Mimmo Savarese è stato il più importante cronista sportivo della sua generazione. Gli viene proposta una bizzarra offerta di lavoro: è l’occasione per vendicare il suo passato, ma è anche il “trionfo dell’abbrutimento”. Torna, allora, a parlare, a descrivere, a raccontare. Sono state proprio le parole ad accompagnare il suo percorso di vita, e l’hanno “aiutato” proprio quando sembrava non avesse più la forza di proferirne alcuna. È quello che riesce a fare meglio: sente il bisogno di soffermarsi sui dettagli, di fare una telecronaca “costante” e su qualsiasi tema, situazione, contesto. Gli viene chiesto di “adattare” quella capacità di raccontare le partite come se fossero “favole”, “sogni”, per diventare un “telecronista della camorra”. Per Mimmo è un’occasione per vendicare il suo trauma, per “farsi giustizia”; decide di farlo, però, con le “buone maniere”, attraverso l’esercizio delle parole. Non si sente “l’emozione del grilletto”, ma ogni sillaba è un “colpo”, un’arma molto più pericolosa da cui è impossibile difendersi.

3: “This is the last time I’m doing this”, Sorina Gajewski (Germania, 19′)
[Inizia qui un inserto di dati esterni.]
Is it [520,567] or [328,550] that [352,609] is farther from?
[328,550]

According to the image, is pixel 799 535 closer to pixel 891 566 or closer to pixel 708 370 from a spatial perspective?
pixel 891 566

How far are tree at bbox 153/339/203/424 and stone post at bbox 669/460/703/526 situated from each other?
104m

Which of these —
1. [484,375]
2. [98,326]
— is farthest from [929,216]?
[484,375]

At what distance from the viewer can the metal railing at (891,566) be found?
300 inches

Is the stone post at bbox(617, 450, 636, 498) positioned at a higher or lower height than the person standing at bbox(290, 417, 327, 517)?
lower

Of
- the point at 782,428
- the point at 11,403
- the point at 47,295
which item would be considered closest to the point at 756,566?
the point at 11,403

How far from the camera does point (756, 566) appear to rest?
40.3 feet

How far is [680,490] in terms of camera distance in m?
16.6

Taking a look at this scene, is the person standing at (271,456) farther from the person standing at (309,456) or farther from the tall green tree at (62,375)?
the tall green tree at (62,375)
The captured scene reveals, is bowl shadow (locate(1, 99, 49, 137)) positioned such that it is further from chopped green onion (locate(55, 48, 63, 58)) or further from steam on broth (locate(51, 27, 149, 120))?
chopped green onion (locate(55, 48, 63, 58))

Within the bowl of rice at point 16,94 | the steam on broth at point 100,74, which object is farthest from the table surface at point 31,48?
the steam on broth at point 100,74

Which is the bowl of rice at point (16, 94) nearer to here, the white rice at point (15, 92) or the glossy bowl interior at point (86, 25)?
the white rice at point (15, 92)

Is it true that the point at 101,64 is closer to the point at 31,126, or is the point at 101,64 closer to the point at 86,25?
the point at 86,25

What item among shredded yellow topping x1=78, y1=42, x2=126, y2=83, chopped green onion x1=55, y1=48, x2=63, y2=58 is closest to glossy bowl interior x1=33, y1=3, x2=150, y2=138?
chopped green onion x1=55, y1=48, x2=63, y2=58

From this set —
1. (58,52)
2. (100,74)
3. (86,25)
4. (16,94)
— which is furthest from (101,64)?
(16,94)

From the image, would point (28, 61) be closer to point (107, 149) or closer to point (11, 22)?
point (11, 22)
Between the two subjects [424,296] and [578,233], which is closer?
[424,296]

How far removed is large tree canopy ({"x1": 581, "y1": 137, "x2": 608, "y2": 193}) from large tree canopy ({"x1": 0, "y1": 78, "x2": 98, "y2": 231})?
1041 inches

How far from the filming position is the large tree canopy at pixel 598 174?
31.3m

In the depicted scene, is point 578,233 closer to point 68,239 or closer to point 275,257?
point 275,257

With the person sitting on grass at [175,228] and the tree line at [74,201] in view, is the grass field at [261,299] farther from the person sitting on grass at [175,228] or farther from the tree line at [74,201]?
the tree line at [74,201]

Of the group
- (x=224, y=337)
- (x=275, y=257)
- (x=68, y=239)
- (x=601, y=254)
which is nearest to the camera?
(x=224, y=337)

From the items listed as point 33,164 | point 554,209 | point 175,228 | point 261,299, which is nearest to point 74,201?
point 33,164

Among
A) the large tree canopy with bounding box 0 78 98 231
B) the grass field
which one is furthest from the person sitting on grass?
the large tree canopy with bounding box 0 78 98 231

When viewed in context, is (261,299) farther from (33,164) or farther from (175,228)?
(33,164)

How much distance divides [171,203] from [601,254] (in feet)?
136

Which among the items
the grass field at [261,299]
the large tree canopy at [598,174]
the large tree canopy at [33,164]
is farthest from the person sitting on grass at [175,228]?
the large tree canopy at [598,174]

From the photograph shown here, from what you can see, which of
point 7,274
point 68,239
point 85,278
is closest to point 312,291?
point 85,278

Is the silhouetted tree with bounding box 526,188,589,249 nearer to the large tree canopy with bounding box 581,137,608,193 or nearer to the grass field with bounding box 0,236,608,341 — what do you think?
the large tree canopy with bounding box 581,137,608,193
Matthias e Cosmo hanno qualcosa da dire alla madre di lui, Gunde, durante una festa in famiglia. Non trovano l’occasione, oppure non la creano. I problemi di rabbia e incomunicabilità sono troppo più forti di una promessa fatta alla propria compagna; Cosmo non riesce ad avvicinarsi a sua madre, ha paura anche a sfiorarla, a starle vicino. Provano ad abbracciarsi, ma allo spettatore viene negata la possibilità di assistere; la macchina da presa non si sofferma sulle loro espressioni durante quell’abbraccio, per dare loro spazio ma anche per paura di esplorare quelle sensazioni. Tutto resta irrisolto, inespresso, incompreso. E da tutto questo scaturisce altra rabbia, ancora più indomabile, che causa conseguenze più gravi. Ci si sfiora, senza mai toccarsi, si comunica senza mai parlare.